Basically yes, "screwed" is the proper word.
I wonder if you could take a tarp there after work and dig out about a 3' by 3' area about one to two or even three feet down and see how the soil is down there. The coins may be resting on top of gravel which may be a foot of so down.
Of course you may want to check with the park management first for permission.
 
I've encountered similar problems at parks that flood out. Mineralization and depth do seem to be major problems. My best luck has been with the 10" coil. All the deeper silver that was dug gave lousy signals, and none of the silver was that old. And any copper/bronze coins were really chewed up.
For those extremely deep coins, I was thinking of someday getting a pulse detector and teaming it up with the Explorer. I'd first going over a spot with the Explorer, marking the ground with a soluable paint or golf tees for all the deep iron and junk hits, then use the pulse to dig up anything deeper. I don't know if it would work but I think it might. Now, wouldn't it be cool if someone could design a GPS into the Explorer with a few inches of accuracy that would record all junk hits up to maybe 10", then transfer that data over to a pulse detector so it nulls over all those spots?
 
Hey Bryan,
I've worked some areas near a river that floods from time to time. Didn't have much problem with stability but did notice many newer coins were deep. And worse, everything sounded like silver. All copper coins were highly corroded and think the corrosion is more conductive and gives the high pitched signal. Found a couple of Indians that more or less fell to pieces when I tried to clean them up. Worthless before cleaning; worse afterwords.

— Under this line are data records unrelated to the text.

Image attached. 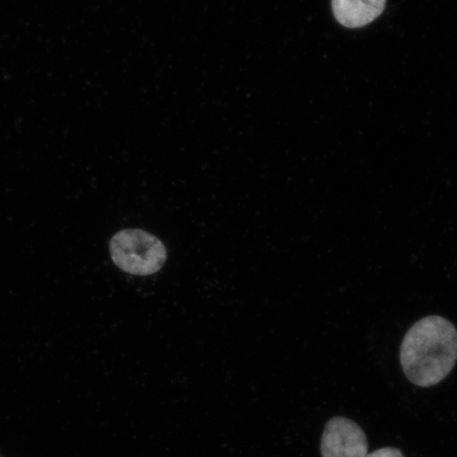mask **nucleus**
<instances>
[{
    "label": "nucleus",
    "instance_id": "39448f33",
    "mask_svg": "<svg viewBox=\"0 0 457 457\" xmlns=\"http://www.w3.org/2000/svg\"><path fill=\"white\" fill-rule=\"evenodd\" d=\"M367 457H403V453L395 448H382L375 453L368 454Z\"/></svg>",
    "mask_w": 457,
    "mask_h": 457
},
{
    "label": "nucleus",
    "instance_id": "7ed1b4c3",
    "mask_svg": "<svg viewBox=\"0 0 457 457\" xmlns=\"http://www.w3.org/2000/svg\"><path fill=\"white\" fill-rule=\"evenodd\" d=\"M368 439L355 421L335 417L324 428L322 457H367Z\"/></svg>",
    "mask_w": 457,
    "mask_h": 457
},
{
    "label": "nucleus",
    "instance_id": "f03ea898",
    "mask_svg": "<svg viewBox=\"0 0 457 457\" xmlns=\"http://www.w3.org/2000/svg\"><path fill=\"white\" fill-rule=\"evenodd\" d=\"M112 259L120 270L134 276H151L167 261L164 245L151 233L140 228H125L111 241Z\"/></svg>",
    "mask_w": 457,
    "mask_h": 457
},
{
    "label": "nucleus",
    "instance_id": "f257e3e1",
    "mask_svg": "<svg viewBox=\"0 0 457 457\" xmlns=\"http://www.w3.org/2000/svg\"><path fill=\"white\" fill-rule=\"evenodd\" d=\"M457 360V330L442 317H427L415 323L405 335L400 361L412 384L432 386L439 384L454 368Z\"/></svg>",
    "mask_w": 457,
    "mask_h": 457
},
{
    "label": "nucleus",
    "instance_id": "20e7f679",
    "mask_svg": "<svg viewBox=\"0 0 457 457\" xmlns=\"http://www.w3.org/2000/svg\"><path fill=\"white\" fill-rule=\"evenodd\" d=\"M386 0H331L336 20L347 28L370 24L384 12Z\"/></svg>",
    "mask_w": 457,
    "mask_h": 457
}]
</instances>
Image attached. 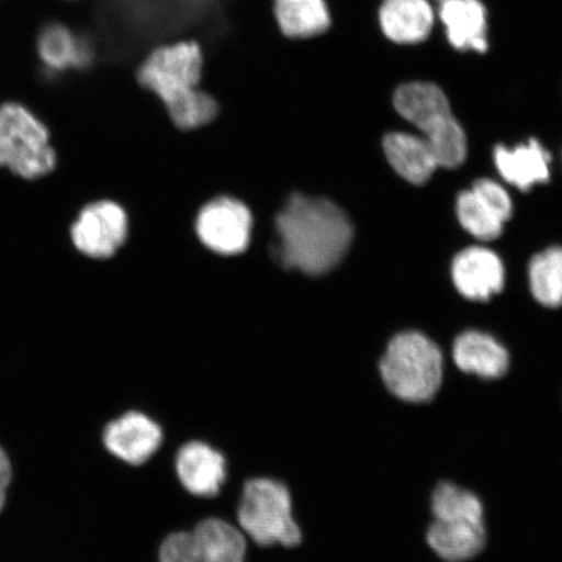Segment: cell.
Instances as JSON below:
<instances>
[{
	"mask_svg": "<svg viewBox=\"0 0 562 562\" xmlns=\"http://www.w3.org/2000/svg\"><path fill=\"white\" fill-rule=\"evenodd\" d=\"M206 66L205 42L181 35L146 48L136 67V81L158 98L178 128L192 131L220 114V103L201 88Z\"/></svg>",
	"mask_w": 562,
	"mask_h": 562,
	"instance_id": "obj_1",
	"label": "cell"
},
{
	"mask_svg": "<svg viewBox=\"0 0 562 562\" xmlns=\"http://www.w3.org/2000/svg\"><path fill=\"white\" fill-rule=\"evenodd\" d=\"M277 256L285 269L318 277L335 269L353 240L349 217L334 202L294 194L277 216Z\"/></svg>",
	"mask_w": 562,
	"mask_h": 562,
	"instance_id": "obj_2",
	"label": "cell"
},
{
	"mask_svg": "<svg viewBox=\"0 0 562 562\" xmlns=\"http://www.w3.org/2000/svg\"><path fill=\"white\" fill-rule=\"evenodd\" d=\"M431 522L426 542L445 562H469L487 544L486 512L473 490L440 481L430 497Z\"/></svg>",
	"mask_w": 562,
	"mask_h": 562,
	"instance_id": "obj_3",
	"label": "cell"
},
{
	"mask_svg": "<svg viewBox=\"0 0 562 562\" xmlns=\"http://www.w3.org/2000/svg\"><path fill=\"white\" fill-rule=\"evenodd\" d=\"M447 356L432 337L417 331L393 335L378 362L379 376L390 395L405 404H427L438 395Z\"/></svg>",
	"mask_w": 562,
	"mask_h": 562,
	"instance_id": "obj_4",
	"label": "cell"
},
{
	"mask_svg": "<svg viewBox=\"0 0 562 562\" xmlns=\"http://www.w3.org/2000/svg\"><path fill=\"white\" fill-rule=\"evenodd\" d=\"M236 525L258 547L293 548L302 542L292 492L277 477L252 476L244 482Z\"/></svg>",
	"mask_w": 562,
	"mask_h": 562,
	"instance_id": "obj_5",
	"label": "cell"
},
{
	"mask_svg": "<svg viewBox=\"0 0 562 562\" xmlns=\"http://www.w3.org/2000/svg\"><path fill=\"white\" fill-rule=\"evenodd\" d=\"M395 108L407 122L424 133L437 156L439 166L457 168L467 158V136L456 121L451 105L434 83L412 82L400 87Z\"/></svg>",
	"mask_w": 562,
	"mask_h": 562,
	"instance_id": "obj_6",
	"label": "cell"
},
{
	"mask_svg": "<svg viewBox=\"0 0 562 562\" xmlns=\"http://www.w3.org/2000/svg\"><path fill=\"white\" fill-rule=\"evenodd\" d=\"M58 156L47 125L20 102L0 103V168L25 180L50 175Z\"/></svg>",
	"mask_w": 562,
	"mask_h": 562,
	"instance_id": "obj_7",
	"label": "cell"
},
{
	"mask_svg": "<svg viewBox=\"0 0 562 562\" xmlns=\"http://www.w3.org/2000/svg\"><path fill=\"white\" fill-rule=\"evenodd\" d=\"M249 539L235 522L206 517L191 529L168 533L159 562H246Z\"/></svg>",
	"mask_w": 562,
	"mask_h": 562,
	"instance_id": "obj_8",
	"label": "cell"
},
{
	"mask_svg": "<svg viewBox=\"0 0 562 562\" xmlns=\"http://www.w3.org/2000/svg\"><path fill=\"white\" fill-rule=\"evenodd\" d=\"M101 439L112 457L136 468L145 465L159 451L165 430L149 414L131 409L110 419L102 428Z\"/></svg>",
	"mask_w": 562,
	"mask_h": 562,
	"instance_id": "obj_9",
	"label": "cell"
},
{
	"mask_svg": "<svg viewBox=\"0 0 562 562\" xmlns=\"http://www.w3.org/2000/svg\"><path fill=\"white\" fill-rule=\"evenodd\" d=\"M128 236V216L117 203L98 201L83 207L70 227V240L81 255L94 259L115 256Z\"/></svg>",
	"mask_w": 562,
	"mask_h": 562,
	"instance_id": "obj_10",
	"label": "cell"
},
{
	"mask_svg": "<svg viewBox=\"0 0 562 562\" xmlns=\"http://www.w3.org/2000/svg\"><path fill=\"white\" fill-rule=\"evenodd\" d=\"M252 217L243 202L222 196L207 203L196 216L195 231L210 250L222 256H236L248 248Z\"/></svg>",
	"mask_w": 562,
	"mask_h": 562,
	"instance_id": "obj_11",
	"label": "cell"
},
{
	"mask_svg": "<svg viewBox=\"0 0 562 562\" xmlns=\"http://www.w3.org/2000/svg\"><path fill=\"white\" fill-rule=\"evenodd\" d=\"M38 60L48 75L82 72L94 66L98 47L89 34L60 21L46 24L35 42Z\"/></svg>",
	"mask_w": 562,
	"mask_h": 562,
	"instance_id": "obj_12",
	"label": "cell"
},
{
	"mask_svg": "<svg viewBox=\"0 0 562 562\" xmlns=\"http://www.w3.org/2000/svg\"><path fill=\"white\" fill-rule=\"evenodd\" d=\"M447 358L461 374L482 382L501 381L508 375L512 364L509 348L481 329H467L454 336Z\"/></svg>",
	"mask_w": 562,
	"mask_h": 562,
	"instance_id": "obj_13",
	"label": "cell"
},
{
	"mask_svg": "<svg viewBox=\"0 0 562 562\" xmlns=\"http://www.w3.org/2000/svg\"><path fill=\"white\" fill-rule=\"evenodd\" d=\"M175 473L189 495L214 498L227 482L228 462L226 456L210 442L188 440L176 451Z\"/></svg>",
	"mask_w": 562,
	"mask_h": 562,
	"instance_id": "obj_14",
	"label": "cell"
},
{
	"mask_svg": "<svg viewBox=\"0 0 562 562\" xmlns=\"http://www.w3.org/2000/svg\"><path fill=\"white\" fill-rule=\"evenodd\" d=\"M512 200L495 181L477 180L470 191L457 200V215L469 234L480 240H495L502 235L504 223L512 216Z\"/></svg>",
	"mask_w": 562,
	"mask_h": 562,
	"instance_id": "obj_15",
	"label": "cell"
},
{
	"mask_svg": "<svg viewBox=\"0 0 562 562\" xmlns=\"http://www.w3.org/2000/svg\"><path fill=\"white\" fill-rule=\"evenodd\" d=\"M270 13L280 37L290 42L319 40L333 27L327 0H270Z\"/></svg>",
	"mask_w": 562,
	"mask_h": 562,
	"instance_id": "obj_16",
	"label": "cell"
},
{
	"mask_svg": "<svg viewBox=\"0 0 562 562\" xmlns=\"http://www.w3.org/2000/svg\"><path fill=\"white\" fill-rule=\"evenodd\" d=\"M453 283L469 300L487 301L504 286V266L494 251L469 248L454 258Z\"/></svg>",
	"mask_w": 562,
	"mask_h": 562,
	"instance_id": "obj_17",
	"label": "cell"
},
{
	"mask_svg": "<svg viewBox=\"0 0 562 562\" xmlns=\"http://www.w3.org/2000/svg\"><path fill=\"white\" fill-rule=\"evenodd\" d=\"M440 19L449 42L459 50L486 52V10L480 0H442Z\"/></svg>",
	"mask_w": 562,
	"mask_h": 562,
	"instance_id": "obj_18",
	"label": "cell"
},
{
	"mask_svg": "<svg viewBox=\"0 0 562 562\" xmlns=\"http://www.w3.org/2000/svg\"><path fill=\"white\" fill-rule=\"evenodd\" d=\"M495 164L498 172L509 184L527 191L536 184L550 179V153L537 139H530L526 145L515 149L497 146L495 149Z\"/></svg>",
	"mask_w": 562,
	"mask_h": 562,
	"instance_id": "obj_19",
	"label": "cell"
},
{
	"mask_svg": "<svg viewBox=\"0 0 562 562\" xmlns=\"http://www.w3.org/2000/svg\"><path fill=\"white\" fill-rule=\"evenodd\" d=\"M383 146L393 170L414 186L425 184L440 167L437 156L424 137L390 133L385 136Z\"/></svg>",
	"mask_w": 562,
	"mask_h": 562,
	"instance_id": "obj_20",
	"label": "cell"
},
{
	"mask_svg": "<svg viewBox=\"0 0 562 562\" xmlns=\"http://www.w3.org/2000/svg\"><path fill=\"white\" fill-rule=\"evenodd\" d=\"M379 19L386 37L397 44H418L427 38L434 24L426 0H385Z\"/></svg>",
	"mask_w": 562,
	"mask_h": 562,
	"instance_id": "obj_21",
	"label": "cell"
},
{
	"mask_svg": "<svg viewBox=\"0 0 562 562\" xmlns=\"http://www.w3.org/2000/svg\"><path fill=\"white\" fill-rule=\"evenodd\" d=\"M530 285L540 305L562 306V248H551L532 258Z\"/></svg>",
	"mask_w": 562,
	"mask_h": 562,
	"instance_id": "obj_22",
	"label": "cell"
},
{
	"mask_svg": "<svg viewBox=\"0 0 562 562\" xmlns=\"http://www.w3.org/2000/svg\"><path fill=\"white\" fill-rule=\"evenodd\" d=\"M12 480V467L9 454L0 447V512L3 510L7 501V490Z\"/></svg>",
	"mask_w": 562,
	"mask_h": 562,
	"instance_id": "obj_23",
	"label": "cell"
},
{
	"mask_svg": "<svg viewBox=\"0 0 562 562\" xmlns=\"http://www.w3.org/2000/svg\"><path fill=\"white\" fill-rule=\"evenodd\" d=\"M69 2H77V0H69Z\"/></svg>",
	"mask_w": 562,
	"mask_h": 562,
	"instance_id": "obj_24",
	"label": "cell"
}]
</instances>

I don't think flood plains are the best place to hunt; too bad because much early settlement activity took place near water.
Oh well,
Chris
 
I wish I could take an end loader through there and shave off about 10" of top soil, there has to be stuff in the ground. And you are right every good hit sounds like a deep squealing silver. I've dug lots of deep Memorials that are so corroded there is no way to read the date and it's all you can do to see the Lincoln Memorial on the back. I was pretty sure this would be the answer but I had to ask. Well if nothing else it's a nice place to swing the coil and watch the river, you know, I guess I could throw the fishing pole in the car and sit under a big ole' oak tree for 45 minutes, beats the tar out of sitting in the office.
Thanks Again, HH, Bryan
 
I have mixed feeling because I have found good coins at places like that but have been stumped also at others.
Snow in the winter usually turns the ground to mush in the spring and repeats every year but still I find old coins right near the top when doing cellar holes etc.??
But a bigger coil might definitely be the answer?
Good Luck!
 
Thanks Jim, A friend of mine had his 12" coil in there and the chatter was so bad he turned his machine off and walked to his car shaking his head. He's been hunting about 15 years and said he'd never seen anything like it. I keep going back though, as the ground dries out it gets a little better. Maybe when the ground turns to concrete this summer most of the halos will be gone.